The Teledyne FLIR Centaur is a medium-sized UGV that provides a standoff capability to detect, confirm, identify, and dispose of hazards. Weighing roughly 160 pounds, the Interoperability Protocol (IOP) robot features an advanced camera, a manipulator arm that reaches six-plus feet and stair-climbing capability.​

Chart courtesy of www.stockcharts.com

The Teledyne FLIR business unit is a world leader in intelligent sensing, unmanned systems and integrated solutions for defense and industrial markets, with roughly 4,000 employees worldwide. Founded in 1978, the company develops a wide range of advanced technologies.

Its parent company, Teledyne Technologies, provides sophisticated digital imaging products and software, instrumentation, aerospace and defense electronics, and engineered systems. Teledyne’s operations are primarily located in the United States, the United Kingdom, Canada and Western and Northern Europe.

EXERCISE DATA
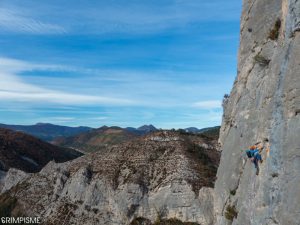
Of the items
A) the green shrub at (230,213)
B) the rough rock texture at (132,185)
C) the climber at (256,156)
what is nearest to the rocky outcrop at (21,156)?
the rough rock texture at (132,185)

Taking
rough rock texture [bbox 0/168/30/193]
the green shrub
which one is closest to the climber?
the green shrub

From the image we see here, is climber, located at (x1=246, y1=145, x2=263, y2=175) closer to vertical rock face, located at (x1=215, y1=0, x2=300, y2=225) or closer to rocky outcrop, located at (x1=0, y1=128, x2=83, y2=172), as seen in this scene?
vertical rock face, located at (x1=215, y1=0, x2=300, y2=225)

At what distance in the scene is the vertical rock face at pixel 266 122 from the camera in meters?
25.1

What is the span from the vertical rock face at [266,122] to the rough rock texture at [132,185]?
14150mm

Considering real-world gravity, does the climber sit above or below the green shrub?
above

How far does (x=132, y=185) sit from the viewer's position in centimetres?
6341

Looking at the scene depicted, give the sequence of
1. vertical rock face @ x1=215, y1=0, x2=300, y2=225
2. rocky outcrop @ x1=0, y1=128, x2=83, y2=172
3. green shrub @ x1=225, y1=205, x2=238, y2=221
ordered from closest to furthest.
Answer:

...

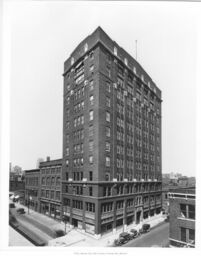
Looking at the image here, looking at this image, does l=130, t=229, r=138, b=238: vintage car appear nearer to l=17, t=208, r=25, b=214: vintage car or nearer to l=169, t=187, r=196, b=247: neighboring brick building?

WHAT TO DO
Reproduce the full passage on the Teledyne FLIR Centaur word for word.

EXERCISE RESULT
The Teledyne FLIR Centaur is a medium-sized UGV that provides a standoff capability to detect, confirm, identify, and dispose of hazards. Weighing roughly 160 pounds, the Interoperability Protocol (IOP) robot features an advanced camera, a manipulator arm that reaches six-plus feet and stair-climbing capability.​

Chart courtesy of www.stockcharts.com

The Teledyne FLIR business unit is a world leader in intelligent sensing, unmanned systems and integrated solutions for defense and industrial markets, with roughly 4,000 employees worldwide. Founded in 1978, the company develops a wide range of advanced technologies.

Its parent company, Teledyne Technologies, provides sophisticated digital imaging products and software, instrumentation, aerospace and defense electronics, and engineered systems. Teledyne’s operations are primarily located in the United States, the United Kingdom, Canada and Western and Northern Europe.